Quoted passage →
--

> “Thank goodness she did that because [otherwise] we would have no records of the early years of the first Women’s Hockey League in Canada,” Azzi said.
With the help of many industry partners, the [Canada Media Fund] CMF team unearthed Canadian gems buried in analog catalogues. Once discovered, we worked to secure permissions and required rights and collaborate with third parties to digitize the works, including an invaluable partnership with Deluxe Canada that covered 40 per cent of the digitization costs. The new, high-quality digital masters were made available to the rights holders and released to the public on the Encore+ YouTube channel in English and French.
In late 2022, the channel deleted the entire Youtube Encore archive of Canadian television, with two weeks notice. A few months later, half of the archive resurfaced on https://archive.org/search?query=creator%3A%22Encore%20%2B%2.... If anyone independently archived the missing Encore videos from Youtube, please mirror them to Archive.org.
I wrote a book in 2010. It had a references section with links to about 100 websites. When I wrote the second edition only about five years later, 50% of those links no longer worked.
What we're doing right now is borderline insane. We're putting all of this information on the web, but almost each individual bit of information is dependent on either a company or a human being keeping it online. It's inevitable that companies change their minds, and humans die, so almost all of the information that is online right now will just disappear in the next 80 years.
And we essentially only have one single entity that tries to retain that information.
Better many copies than none. References usually mean written text and maybe some figures, cost of storage is going down, we can afford the duplication.
> everyone who references the same thing is then keeping a copy of it.
... and it would serve as a form of redundancy, imitating the fungible nature of physical media: In order to cite the latest, copied, manuscript (for example) you needed to own a physical copy. They existence of these has enabled survival of works that would otherwise have been lost, or even reconstruction through ecdotics.-
> ... up until the point - if ever - where a sufficiently advanced solution for permanence is found and comes online?

--

Tasks to carry out →
1 – From the archiving thread above, reproduce word for word the passage starting at "I wrote a book" and ending at "retain that information.".
2 – Translate this sentence from the archiving thread into Spanish: "When I wrote the second edition only about five years later, 50% of those links no longer worked."

--

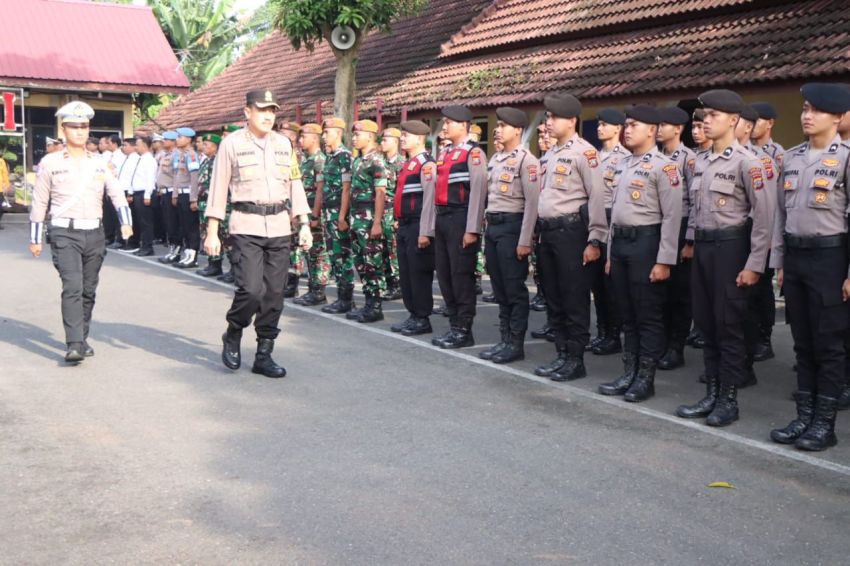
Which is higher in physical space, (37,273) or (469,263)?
(469,263)

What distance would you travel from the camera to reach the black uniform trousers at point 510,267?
26.7 ft

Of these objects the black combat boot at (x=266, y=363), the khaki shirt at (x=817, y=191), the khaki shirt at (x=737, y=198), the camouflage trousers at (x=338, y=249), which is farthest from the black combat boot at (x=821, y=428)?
the camouflage trousers at (x=338, y=249)

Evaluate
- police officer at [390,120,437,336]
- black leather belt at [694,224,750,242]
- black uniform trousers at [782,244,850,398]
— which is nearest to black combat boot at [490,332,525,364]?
police officer at [390,120,437,336]

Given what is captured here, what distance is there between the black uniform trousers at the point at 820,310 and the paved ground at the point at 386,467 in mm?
468

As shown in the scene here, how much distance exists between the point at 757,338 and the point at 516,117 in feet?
8.80

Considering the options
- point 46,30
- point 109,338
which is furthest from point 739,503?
point 46,30

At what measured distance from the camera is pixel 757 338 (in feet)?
26.9

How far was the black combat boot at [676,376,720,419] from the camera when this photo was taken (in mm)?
6457

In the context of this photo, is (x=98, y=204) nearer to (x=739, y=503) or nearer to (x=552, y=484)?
(x=552, y=484)

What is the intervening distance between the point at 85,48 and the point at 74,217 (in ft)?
79.1

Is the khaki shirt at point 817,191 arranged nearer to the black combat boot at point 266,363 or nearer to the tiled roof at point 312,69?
the black combat boot at point 266,363

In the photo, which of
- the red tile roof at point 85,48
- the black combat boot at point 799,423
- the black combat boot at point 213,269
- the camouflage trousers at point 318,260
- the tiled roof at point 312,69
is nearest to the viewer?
the black combat boot at point 799,423

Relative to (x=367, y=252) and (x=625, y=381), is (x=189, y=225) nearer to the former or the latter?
(x=367, y=252)

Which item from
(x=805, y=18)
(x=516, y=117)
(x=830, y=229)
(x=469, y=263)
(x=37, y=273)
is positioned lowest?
(x=37, y=273)
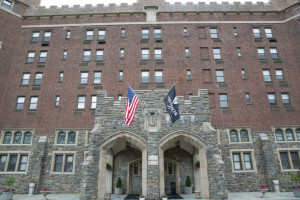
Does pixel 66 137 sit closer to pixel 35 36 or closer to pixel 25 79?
pixel 25 79

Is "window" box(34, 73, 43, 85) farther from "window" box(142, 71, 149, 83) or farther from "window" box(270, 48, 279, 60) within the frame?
"window" box(270, 48, 279, 60)

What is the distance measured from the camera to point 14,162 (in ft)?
67.2

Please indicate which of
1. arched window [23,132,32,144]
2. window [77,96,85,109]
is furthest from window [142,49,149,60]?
arched window [23,132,32,144]

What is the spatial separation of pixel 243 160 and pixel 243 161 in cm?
10

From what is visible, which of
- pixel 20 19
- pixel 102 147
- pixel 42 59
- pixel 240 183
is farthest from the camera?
pixel 20 19

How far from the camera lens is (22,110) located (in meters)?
22.3

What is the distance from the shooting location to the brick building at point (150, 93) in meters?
15.7

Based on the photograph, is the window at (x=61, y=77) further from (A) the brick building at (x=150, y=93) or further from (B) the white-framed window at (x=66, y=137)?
(B) the white-framed window at (x=66, y=137)

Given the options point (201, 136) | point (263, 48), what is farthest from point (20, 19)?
point (263, 48)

--

Answers to the problems →
1 –
I wrote a book in 2010. It had a references section with links to about 100 websites. When I wrote the second edition only about five years later, 50% of those links no longer worked.
What we're doing right now is borderline insane. We're putting all of this information on the web, but almost each individual bit of information is dependent on either a company or a human being keeping it online. It's inevitable that companies change their minds, and humans die, so almost all of the information that is online right now will just disappear in the next 80 years.
And we essentially only have one single entity that tries to retain that information.

2 – Cuando escribí la segunda edición, apenas unos cinco años después, el 50 % de esos enlaces ya no funcionaba.